_ページ本文_:
•••••

日医は,喫緊の課題である医師確保問題への対策を,(1)安全で良質な医療を平等に提供する体制の確保:へき地医療の確保(2)勤務医の確保:特に外科系を中心とした救急医療の確保(3)かかりつけ医機能の充実:診療所と病院との機能分化と連携(4)医師会活動の強化:地域医療の充実,安定した医療提供体制―をコンセプトにまとめたと説明.
日医が責任を持って取り組む主な対策としては,以下の三つを挙げた.
(一)ドクターバンクのネットワーク化:医師の再就職の情報提供およびあっせんを目的とした無料紹介制度を立ち上げ,経験豊富で意識の高いベテラン勤務医を活用.また,都道府県医師会ごとに活動しているドクターバンク間の連携を図り,全国的ネットワーク化と情報収集のセンター機能を果たす.
(二)女性医師バンクの創設・実施:女性医師バンクを中心とした厚生労働省「医師再就業支援事業」の受託に向け,本年度中の事業開始を目指し,職業紹介事業の許可申請など,最終調整中である.

•••••

_記録一覧_:

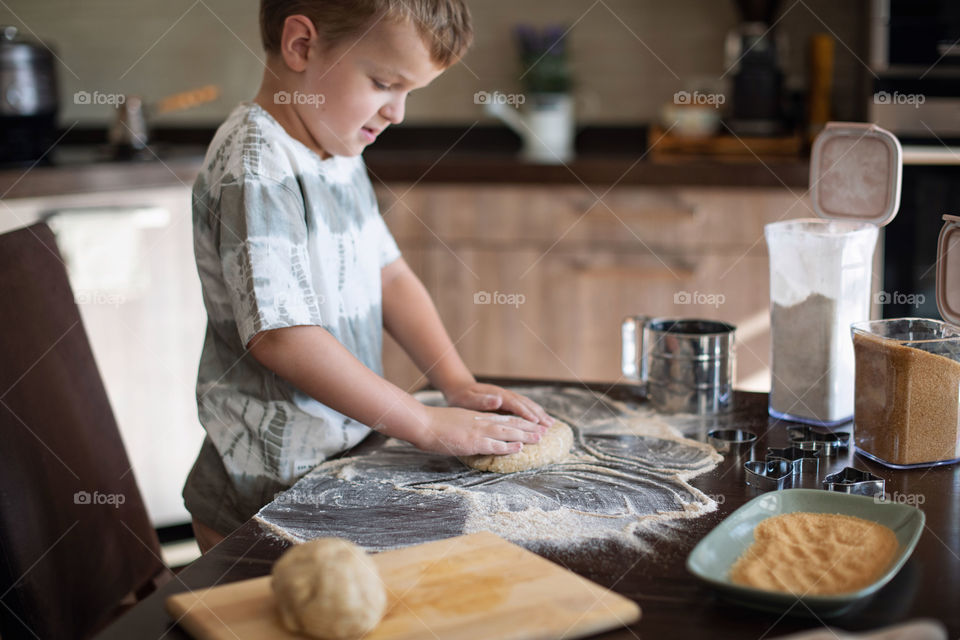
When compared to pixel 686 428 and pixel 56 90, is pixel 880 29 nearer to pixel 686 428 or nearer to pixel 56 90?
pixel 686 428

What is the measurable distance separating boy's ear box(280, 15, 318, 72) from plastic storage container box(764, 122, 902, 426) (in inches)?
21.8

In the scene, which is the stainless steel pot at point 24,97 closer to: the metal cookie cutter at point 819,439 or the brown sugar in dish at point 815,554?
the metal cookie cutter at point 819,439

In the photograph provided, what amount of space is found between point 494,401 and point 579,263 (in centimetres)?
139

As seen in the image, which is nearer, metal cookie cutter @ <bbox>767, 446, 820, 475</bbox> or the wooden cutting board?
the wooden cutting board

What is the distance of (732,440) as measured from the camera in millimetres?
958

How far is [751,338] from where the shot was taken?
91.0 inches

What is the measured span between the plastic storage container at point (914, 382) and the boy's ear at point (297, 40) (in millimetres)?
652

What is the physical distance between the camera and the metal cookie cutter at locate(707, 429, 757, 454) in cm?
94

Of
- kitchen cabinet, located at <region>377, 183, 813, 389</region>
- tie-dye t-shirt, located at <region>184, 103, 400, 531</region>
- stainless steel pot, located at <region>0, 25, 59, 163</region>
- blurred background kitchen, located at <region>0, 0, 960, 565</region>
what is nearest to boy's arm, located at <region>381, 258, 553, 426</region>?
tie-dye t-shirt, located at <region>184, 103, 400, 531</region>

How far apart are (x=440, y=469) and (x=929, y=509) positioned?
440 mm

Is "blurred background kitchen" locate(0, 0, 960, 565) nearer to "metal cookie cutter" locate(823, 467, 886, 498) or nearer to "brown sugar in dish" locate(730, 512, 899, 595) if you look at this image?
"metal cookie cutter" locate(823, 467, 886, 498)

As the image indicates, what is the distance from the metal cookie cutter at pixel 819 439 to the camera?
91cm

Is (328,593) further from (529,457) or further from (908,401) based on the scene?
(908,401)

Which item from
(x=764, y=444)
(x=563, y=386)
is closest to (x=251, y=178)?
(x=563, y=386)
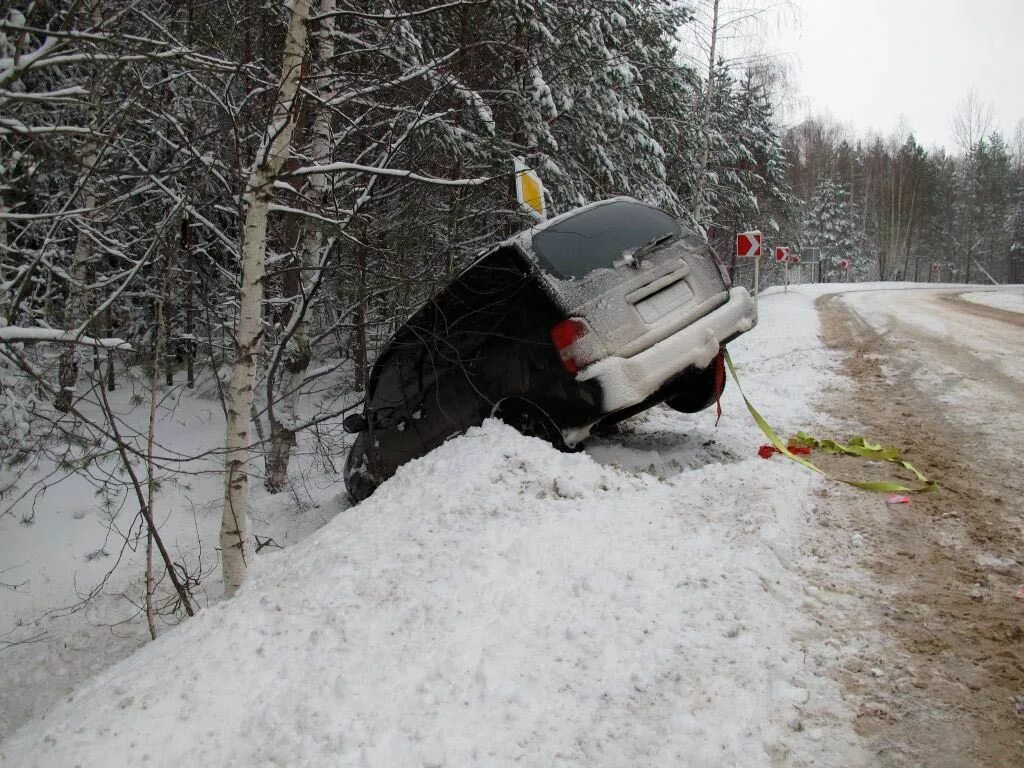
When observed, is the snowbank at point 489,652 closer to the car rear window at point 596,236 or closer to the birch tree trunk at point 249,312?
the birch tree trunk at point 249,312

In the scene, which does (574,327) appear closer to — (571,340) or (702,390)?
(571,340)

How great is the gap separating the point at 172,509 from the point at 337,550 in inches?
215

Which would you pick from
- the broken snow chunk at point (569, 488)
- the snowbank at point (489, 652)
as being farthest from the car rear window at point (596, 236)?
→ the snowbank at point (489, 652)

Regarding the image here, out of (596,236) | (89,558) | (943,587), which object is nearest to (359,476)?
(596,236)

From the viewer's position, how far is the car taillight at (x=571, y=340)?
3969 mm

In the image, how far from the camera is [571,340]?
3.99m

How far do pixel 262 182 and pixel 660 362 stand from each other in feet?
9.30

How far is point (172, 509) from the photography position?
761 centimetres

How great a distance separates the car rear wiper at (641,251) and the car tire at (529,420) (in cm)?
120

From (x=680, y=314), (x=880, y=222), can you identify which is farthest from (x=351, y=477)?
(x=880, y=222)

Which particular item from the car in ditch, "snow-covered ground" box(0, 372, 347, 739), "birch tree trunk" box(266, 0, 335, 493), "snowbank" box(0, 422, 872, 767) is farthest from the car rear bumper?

•••••

_作業内容_:
1: ページ本文によると、日医が無料紹介制度を立ち上げるのは何を目的としてですか。一文から三文で説明してください。
2: 次の(a)～(c)がページ本文の内容と合っているかを、それぞれ「はい」か「いいえ」で答えてください。判断の根拠となる本文の語句もそのまま引用してください。
(a) 日医が責任を持って取り組む主な対策として挙げたのは五つである。
(b) 女性医師バンクの事業は、来年度中の開始を目指している。
(c) ドクターバンクの紹介制度は無料である。
3: 医師確保対策についてのページ本文を、最後の文の後から書き継いでください。
記録はここでは使いません。

_演習の解答_:
1: 医師の再就職について情報を提供し、あっせんすることを目的としています。この制度では、経験豊富で意識の高いベテラン勤務医を活用します。

2:
(a) いいえ。「以下の三つを挙げた」
(b) いいえ。「本年度中の事業開始を目指し」
(c) はい。「無料紹介制度を立ち上げ」

3:
(三)地域医療のデータベース化:実態に沿った,地域の医療需要や供給などを全国的に調査.需給・偏在の将来予測も含め,勤務医の就労環境,臨床研修の現況,住民・患者の意識,受療行動等のデータを把握する.また,各地区の先進的事例や問題事例をくみ上げ,日医を通じて他の地域医師会へ紹介できるシステムをつくる.
さらに,同常任理事は,現在作成中の『医療と介護のグランドデザイン(仮題)』でも,中長期的な課題として,医師の確保・偏在対策を取り上げていく予定であることを明らかにした.
また,「いわゆる“後期研修”において,へき地等での診療経験を積むシステム」「開業医のかかりつけ医機能の充実と大病院における外来のあり方の見直し」「医師が安心して診療に携われる仕組みづくり」等の課題も,会内の「地域医療対策委員会」で検討,地域医療支援中央会議などの場で,医療提供者の代表である医師会として提言を行い,種々の取り組みや問題解決に当たりたいと意欲を示した.
医療機関の窮状が顕在化
一方,中川常任理事は,本年六月から八月の診療分(累計)に関する緊急レセプト調査について,今回の調査結果でも,厚労省の予測値を超える影響が医療機関に出ていることを明らかにした.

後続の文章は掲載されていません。